# Task details
Could you retype, word for word, the lines below, beginning with the line that contains "Which is at" and ending with the last line, and give only those lines?
--------------------
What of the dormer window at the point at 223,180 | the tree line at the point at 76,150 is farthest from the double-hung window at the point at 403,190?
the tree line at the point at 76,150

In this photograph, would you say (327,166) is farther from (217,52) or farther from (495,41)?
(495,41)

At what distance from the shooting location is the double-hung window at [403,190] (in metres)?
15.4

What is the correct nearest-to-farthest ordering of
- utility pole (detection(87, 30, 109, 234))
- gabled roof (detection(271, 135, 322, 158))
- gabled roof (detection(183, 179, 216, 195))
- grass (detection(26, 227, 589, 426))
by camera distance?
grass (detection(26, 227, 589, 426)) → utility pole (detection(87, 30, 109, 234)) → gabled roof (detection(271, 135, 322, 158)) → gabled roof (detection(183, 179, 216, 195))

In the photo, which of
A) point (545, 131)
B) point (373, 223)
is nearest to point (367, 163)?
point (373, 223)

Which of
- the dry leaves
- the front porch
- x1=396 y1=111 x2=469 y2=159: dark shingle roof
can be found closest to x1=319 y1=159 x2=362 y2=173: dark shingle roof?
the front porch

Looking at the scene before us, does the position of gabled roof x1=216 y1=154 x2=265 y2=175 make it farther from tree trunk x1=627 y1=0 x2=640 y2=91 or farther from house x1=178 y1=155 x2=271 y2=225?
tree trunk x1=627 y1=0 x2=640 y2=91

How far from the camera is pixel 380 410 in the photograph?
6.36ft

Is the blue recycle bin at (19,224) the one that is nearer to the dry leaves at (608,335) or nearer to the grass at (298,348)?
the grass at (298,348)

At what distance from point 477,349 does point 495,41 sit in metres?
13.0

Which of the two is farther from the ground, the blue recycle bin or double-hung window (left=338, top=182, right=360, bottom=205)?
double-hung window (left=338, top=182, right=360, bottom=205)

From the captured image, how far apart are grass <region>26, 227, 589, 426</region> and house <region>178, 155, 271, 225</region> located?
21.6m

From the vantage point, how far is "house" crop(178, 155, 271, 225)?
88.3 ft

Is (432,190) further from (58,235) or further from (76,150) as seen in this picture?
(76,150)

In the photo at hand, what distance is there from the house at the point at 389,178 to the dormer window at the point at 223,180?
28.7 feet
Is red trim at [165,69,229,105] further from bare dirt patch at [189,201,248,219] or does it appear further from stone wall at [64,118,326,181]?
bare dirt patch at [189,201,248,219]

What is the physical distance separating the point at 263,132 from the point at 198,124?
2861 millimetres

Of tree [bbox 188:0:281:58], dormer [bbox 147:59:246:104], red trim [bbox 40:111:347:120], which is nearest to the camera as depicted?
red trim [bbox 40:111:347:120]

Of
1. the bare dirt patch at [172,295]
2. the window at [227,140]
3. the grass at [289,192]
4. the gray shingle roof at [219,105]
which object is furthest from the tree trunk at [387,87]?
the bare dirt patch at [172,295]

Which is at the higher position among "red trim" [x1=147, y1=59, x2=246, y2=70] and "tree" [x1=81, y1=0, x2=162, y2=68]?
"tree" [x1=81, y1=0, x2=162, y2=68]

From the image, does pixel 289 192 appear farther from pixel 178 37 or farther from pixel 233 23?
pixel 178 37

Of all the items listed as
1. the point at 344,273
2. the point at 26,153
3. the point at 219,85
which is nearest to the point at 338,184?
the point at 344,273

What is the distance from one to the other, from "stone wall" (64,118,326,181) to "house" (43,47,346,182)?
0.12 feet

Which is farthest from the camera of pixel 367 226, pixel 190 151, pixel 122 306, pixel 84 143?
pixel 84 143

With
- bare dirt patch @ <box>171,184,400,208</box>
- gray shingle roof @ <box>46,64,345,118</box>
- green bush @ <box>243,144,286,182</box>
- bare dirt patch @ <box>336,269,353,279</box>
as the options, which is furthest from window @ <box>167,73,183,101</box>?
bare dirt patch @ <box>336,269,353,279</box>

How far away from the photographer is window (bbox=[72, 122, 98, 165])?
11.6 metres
--------------------
# Result for this exercise
Which is at the higher position among "red trim" [x1=147, y1=59, x2=246, y2=70] and "tree" [x1=81, y1=0, x2=162, y2=68]?
"tree" [x1=81, y1=0, x2=162, y2=68]

From the image, does pixel 289 192 appear farther from pixel 178 37 or farther from pixel 233 23?
pixel 178 37

Of all the items listed as
1. the point at 344,273
2. the point at 26,153
3. the point at 219,85
which is nearest to the point at 338,184?
the point at 344,273

What is the distance from one to the other, from "stone wall" (64,118,326,181) to "house" (43,47,346,182)?
0.12 feet

Which is farthest from the camera of pixel 367 226, pixel 190 151, pixel 122 306, pixel 84 143?
pixel 84 143

With
- bare dirt patch @ <box>171,184,400,208</box>
- gray shingle roof @ <box>46,64,345,118</box>
- green bush @ <box>243,144,286,182</box>
- bare dirt patch @ <box>336,269,353,279</box>
as the options, which is furthest from window @ <box>167,73,183,101</box>?
bare dirt patch @ <box>336,269,353,279</box>

How far away from the photographer is window (bbox=[72, 122, 98, 165])?
11.6 metres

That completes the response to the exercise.